Our office has a long-standing tradition of drawing together. From the plaster floor drawing we made of the Bishop Edward King Chapel, to the collective drawings for the “Losing Myself” installation at the Venice Biennale, the studio’s practice of collaborative draughtsmanship has always been a sociable activity, materialising our thoughts in a way that would not be possible individually. Starting from a roll of tracing paper, drawing together becomes the medium through which we relate and converse. During a recent online studio discussion on the relationship between memory and space, we started sketching our office as we remembered it. We drew it together with Niall using the Zoom Whiteboard whilst recounting memories of the space we once shared. The drawing started to become collaborative, as each colour represented a different person’s drawing. We realised that through using this technology, there was the opportunity to share our collective drawing tradition with a wider audience. We decided to host an interactive drawing session for our 100 Day Studio lecture, hoping to illustrate the sense of community through audience participation during this period of isolation.

The move to working through remote digital media has been an experiment for us on its own: how could we choreograph this drawing exercise with hundreds of participants communicating with each other in real time? After hosting a few digital drawing sessions in our studio, the importance of designing a framework that would produce a cohesive collective drawing while still allowing for individual creative expression became apparent. Since the lecture would be taking place on a Thursday and finishing in time for the weekly 8pm Clap for Carers event in the UK, our narrative recognised our shared lockdown experience and appreciation for our health workers.

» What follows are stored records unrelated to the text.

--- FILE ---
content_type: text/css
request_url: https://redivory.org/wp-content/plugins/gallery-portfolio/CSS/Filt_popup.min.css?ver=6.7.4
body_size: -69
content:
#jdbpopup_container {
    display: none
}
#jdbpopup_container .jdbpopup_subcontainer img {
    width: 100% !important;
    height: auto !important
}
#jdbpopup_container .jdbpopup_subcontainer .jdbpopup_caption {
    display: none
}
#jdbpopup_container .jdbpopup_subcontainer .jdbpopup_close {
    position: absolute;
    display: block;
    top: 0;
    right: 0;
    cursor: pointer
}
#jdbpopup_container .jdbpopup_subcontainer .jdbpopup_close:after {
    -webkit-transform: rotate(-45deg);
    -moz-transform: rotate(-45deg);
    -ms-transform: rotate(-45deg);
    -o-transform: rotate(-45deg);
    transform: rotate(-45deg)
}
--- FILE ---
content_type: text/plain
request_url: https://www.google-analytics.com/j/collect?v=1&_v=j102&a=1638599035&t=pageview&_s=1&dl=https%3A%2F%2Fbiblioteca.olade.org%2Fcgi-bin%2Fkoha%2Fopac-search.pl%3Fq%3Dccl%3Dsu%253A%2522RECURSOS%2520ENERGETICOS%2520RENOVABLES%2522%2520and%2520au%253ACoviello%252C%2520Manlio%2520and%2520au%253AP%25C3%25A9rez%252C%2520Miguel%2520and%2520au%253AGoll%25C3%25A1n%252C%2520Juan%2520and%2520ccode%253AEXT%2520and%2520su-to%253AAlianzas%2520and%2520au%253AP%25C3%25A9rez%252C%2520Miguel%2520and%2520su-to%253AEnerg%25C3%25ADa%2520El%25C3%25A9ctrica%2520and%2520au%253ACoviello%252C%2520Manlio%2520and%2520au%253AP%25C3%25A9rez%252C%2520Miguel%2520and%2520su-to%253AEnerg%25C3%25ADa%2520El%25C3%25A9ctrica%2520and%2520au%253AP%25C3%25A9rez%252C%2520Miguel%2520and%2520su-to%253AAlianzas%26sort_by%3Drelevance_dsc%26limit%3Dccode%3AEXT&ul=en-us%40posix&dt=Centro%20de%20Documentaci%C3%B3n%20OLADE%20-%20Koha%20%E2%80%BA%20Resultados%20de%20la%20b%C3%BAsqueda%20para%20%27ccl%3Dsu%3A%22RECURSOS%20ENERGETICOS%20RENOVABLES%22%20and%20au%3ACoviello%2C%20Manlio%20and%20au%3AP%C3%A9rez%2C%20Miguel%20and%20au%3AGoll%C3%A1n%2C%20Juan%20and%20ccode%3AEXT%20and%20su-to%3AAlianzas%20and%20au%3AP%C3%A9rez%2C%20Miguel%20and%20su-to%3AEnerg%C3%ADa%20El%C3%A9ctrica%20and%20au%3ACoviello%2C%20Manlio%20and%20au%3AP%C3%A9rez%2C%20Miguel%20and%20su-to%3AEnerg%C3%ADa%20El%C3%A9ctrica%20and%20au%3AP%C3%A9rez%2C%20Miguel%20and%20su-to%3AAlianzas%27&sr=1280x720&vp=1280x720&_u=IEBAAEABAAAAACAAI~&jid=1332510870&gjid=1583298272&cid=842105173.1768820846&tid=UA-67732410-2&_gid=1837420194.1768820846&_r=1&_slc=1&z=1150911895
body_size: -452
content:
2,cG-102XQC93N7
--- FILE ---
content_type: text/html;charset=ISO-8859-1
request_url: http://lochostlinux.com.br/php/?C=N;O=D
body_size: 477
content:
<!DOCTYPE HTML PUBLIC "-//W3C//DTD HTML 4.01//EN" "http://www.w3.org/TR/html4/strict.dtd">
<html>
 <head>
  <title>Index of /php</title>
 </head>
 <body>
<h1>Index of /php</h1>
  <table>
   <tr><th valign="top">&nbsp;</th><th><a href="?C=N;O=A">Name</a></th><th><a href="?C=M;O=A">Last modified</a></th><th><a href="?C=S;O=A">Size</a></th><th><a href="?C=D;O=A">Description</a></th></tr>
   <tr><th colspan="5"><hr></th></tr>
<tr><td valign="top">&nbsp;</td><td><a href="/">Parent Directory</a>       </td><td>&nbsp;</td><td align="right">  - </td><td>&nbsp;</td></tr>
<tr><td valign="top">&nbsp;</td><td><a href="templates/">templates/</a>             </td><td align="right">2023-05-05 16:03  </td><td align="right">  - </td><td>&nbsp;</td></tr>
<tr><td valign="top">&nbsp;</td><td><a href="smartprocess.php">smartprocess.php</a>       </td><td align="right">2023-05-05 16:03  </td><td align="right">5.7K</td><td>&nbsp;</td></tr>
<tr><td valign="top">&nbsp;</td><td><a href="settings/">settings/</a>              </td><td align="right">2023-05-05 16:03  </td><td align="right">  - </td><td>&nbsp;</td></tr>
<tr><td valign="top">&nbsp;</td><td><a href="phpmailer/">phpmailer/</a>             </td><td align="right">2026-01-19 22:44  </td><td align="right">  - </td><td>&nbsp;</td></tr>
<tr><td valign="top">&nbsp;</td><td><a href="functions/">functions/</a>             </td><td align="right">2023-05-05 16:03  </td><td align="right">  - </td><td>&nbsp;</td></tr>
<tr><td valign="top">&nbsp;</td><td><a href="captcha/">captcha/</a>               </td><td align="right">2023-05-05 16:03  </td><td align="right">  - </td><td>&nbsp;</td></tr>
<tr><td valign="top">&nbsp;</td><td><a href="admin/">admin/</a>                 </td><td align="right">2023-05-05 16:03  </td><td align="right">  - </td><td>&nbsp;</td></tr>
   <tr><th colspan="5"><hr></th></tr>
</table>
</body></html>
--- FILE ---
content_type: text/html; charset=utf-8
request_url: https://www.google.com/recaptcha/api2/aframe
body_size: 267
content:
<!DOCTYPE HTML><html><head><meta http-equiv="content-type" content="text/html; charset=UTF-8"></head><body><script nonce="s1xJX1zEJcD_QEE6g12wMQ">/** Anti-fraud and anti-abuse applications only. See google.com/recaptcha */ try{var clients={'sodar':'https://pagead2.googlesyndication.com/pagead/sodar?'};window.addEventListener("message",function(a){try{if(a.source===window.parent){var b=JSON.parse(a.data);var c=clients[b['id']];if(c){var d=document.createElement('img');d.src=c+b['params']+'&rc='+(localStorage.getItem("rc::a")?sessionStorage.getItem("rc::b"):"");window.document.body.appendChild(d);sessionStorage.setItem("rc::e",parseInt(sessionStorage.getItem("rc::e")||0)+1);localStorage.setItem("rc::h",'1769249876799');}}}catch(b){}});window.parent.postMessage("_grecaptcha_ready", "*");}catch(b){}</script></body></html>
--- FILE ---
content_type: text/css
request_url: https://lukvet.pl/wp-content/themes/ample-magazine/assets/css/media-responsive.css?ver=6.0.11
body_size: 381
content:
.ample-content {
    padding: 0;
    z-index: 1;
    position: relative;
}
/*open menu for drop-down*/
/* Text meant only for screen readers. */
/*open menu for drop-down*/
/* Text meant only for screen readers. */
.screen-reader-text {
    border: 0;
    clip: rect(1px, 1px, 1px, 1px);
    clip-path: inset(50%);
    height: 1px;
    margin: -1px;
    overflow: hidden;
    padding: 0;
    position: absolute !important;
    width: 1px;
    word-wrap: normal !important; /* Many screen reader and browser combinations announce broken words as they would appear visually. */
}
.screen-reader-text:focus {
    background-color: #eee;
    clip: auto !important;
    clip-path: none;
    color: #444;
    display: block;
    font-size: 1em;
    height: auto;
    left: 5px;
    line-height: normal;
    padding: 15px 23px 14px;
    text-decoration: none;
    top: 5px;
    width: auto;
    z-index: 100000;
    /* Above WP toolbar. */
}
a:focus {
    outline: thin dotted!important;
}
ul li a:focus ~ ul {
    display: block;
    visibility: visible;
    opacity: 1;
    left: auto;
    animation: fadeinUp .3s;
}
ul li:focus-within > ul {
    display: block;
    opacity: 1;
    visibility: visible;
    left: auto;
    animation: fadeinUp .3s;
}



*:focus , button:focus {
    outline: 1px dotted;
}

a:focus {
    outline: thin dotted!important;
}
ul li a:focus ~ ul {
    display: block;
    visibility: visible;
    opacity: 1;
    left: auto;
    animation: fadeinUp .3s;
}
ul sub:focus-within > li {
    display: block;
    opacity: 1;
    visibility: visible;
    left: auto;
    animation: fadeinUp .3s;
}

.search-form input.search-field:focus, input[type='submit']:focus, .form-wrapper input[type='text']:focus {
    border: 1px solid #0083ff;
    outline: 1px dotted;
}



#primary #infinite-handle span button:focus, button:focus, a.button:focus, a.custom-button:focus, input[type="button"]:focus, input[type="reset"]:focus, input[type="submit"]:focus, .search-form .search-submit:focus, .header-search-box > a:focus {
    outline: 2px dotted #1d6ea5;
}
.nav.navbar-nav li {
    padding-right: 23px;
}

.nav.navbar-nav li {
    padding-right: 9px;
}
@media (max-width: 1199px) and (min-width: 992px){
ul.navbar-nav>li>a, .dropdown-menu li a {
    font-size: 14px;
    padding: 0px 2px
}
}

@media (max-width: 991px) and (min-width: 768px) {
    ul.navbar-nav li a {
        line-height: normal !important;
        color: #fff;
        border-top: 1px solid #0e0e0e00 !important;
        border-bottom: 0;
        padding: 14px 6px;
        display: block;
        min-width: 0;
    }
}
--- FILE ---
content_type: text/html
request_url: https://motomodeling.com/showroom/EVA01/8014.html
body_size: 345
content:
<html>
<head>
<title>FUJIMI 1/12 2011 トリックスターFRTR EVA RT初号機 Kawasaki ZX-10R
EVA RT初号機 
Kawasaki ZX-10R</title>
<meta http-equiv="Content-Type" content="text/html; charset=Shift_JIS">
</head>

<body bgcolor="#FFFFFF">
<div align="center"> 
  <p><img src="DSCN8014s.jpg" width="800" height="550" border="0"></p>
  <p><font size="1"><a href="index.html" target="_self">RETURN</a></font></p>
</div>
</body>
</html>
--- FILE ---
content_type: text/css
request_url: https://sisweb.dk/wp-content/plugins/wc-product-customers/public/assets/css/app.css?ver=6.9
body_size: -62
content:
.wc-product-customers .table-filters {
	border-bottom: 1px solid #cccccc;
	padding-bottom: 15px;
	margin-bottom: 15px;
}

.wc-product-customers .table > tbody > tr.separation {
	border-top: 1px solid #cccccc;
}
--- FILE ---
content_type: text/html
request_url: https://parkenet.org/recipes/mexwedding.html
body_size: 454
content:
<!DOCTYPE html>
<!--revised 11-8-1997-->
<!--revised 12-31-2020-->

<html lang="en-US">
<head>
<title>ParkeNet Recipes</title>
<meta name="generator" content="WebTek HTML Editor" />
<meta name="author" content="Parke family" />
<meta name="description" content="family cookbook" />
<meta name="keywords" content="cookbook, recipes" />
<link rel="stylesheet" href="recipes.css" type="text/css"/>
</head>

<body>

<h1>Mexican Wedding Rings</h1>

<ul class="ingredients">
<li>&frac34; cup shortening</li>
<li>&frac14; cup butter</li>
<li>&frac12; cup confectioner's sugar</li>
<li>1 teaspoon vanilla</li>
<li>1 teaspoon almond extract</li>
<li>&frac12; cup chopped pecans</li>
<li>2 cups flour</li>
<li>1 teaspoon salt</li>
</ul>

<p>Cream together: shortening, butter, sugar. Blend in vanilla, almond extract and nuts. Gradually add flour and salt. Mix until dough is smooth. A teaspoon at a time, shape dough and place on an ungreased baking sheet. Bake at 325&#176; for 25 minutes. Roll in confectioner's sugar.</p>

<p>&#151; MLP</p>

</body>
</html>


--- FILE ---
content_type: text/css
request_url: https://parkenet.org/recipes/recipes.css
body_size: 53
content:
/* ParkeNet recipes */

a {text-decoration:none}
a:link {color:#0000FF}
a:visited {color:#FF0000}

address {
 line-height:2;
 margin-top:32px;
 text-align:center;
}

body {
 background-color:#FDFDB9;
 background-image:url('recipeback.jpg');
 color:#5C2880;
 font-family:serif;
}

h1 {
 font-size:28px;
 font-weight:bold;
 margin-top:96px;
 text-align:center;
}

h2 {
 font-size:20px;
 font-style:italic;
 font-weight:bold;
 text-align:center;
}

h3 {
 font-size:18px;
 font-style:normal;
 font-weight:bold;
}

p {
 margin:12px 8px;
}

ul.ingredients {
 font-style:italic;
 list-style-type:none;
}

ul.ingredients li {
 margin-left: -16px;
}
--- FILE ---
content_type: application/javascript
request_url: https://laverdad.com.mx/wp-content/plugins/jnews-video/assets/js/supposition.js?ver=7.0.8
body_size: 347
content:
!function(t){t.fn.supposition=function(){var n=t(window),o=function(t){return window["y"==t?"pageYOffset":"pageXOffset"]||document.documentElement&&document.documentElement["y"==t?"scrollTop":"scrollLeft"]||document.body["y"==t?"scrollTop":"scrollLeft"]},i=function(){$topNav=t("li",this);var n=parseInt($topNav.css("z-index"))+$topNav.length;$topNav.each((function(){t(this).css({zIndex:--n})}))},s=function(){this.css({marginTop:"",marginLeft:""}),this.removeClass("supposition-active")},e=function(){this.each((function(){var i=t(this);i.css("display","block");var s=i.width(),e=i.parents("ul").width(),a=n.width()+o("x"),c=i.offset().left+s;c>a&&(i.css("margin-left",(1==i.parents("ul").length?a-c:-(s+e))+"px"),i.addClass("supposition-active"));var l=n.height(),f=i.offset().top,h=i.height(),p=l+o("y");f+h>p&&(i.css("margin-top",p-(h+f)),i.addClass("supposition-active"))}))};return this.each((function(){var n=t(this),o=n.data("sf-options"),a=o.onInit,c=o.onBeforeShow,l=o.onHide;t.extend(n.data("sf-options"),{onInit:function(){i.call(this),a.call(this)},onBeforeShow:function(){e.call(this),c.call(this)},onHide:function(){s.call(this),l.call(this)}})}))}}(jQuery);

There were around 300 people taking part in the collective drawing session, which was co-hosted by everyone from our studio. The participants were asked to draw their own house with themselves at a window. Then, they were asked to imagine putting on their shoes, go outside, and join one another in front of the house to clap for NHS and carers. They were invited to draw themselves hosting a street party in their neighbourhood when the lockdown is over. Very quickly, we saw each one of the whiteboards being filled with trees, flowers, picnic blankets and delicious pastries. The hosts then invited the audience to take a virtual walk down the street and design a public space together. It could be anything from a communal garden to a public swimming pool; from allotments to an athletics track; from a market to a pub, etc. It was great to talk about the variety of activities people looked forward to doing again.

It was a one hour event. The collective drawing took 25 minutes in 20 breakout whiteboard rooms. The final composition was assembled from 20 fragments in 25 minutes while Niall gave a talk. It was completed just in time for the weekly 8pm Clap for Carers event in the UK. The collective drawing was revealed alongside a soundtrack by the composer Kevin Polland, mixing our own clapping with live sounds coming in from the street. We recognise this particular beautiful assembly of sketches is just one of many possible outcomes, reflecting the unpredictability produced by the structure of this exercise. This drawing is not a finished artefact, but rather a never-ending work-in-progress. We look forward to weaving the next tapestry!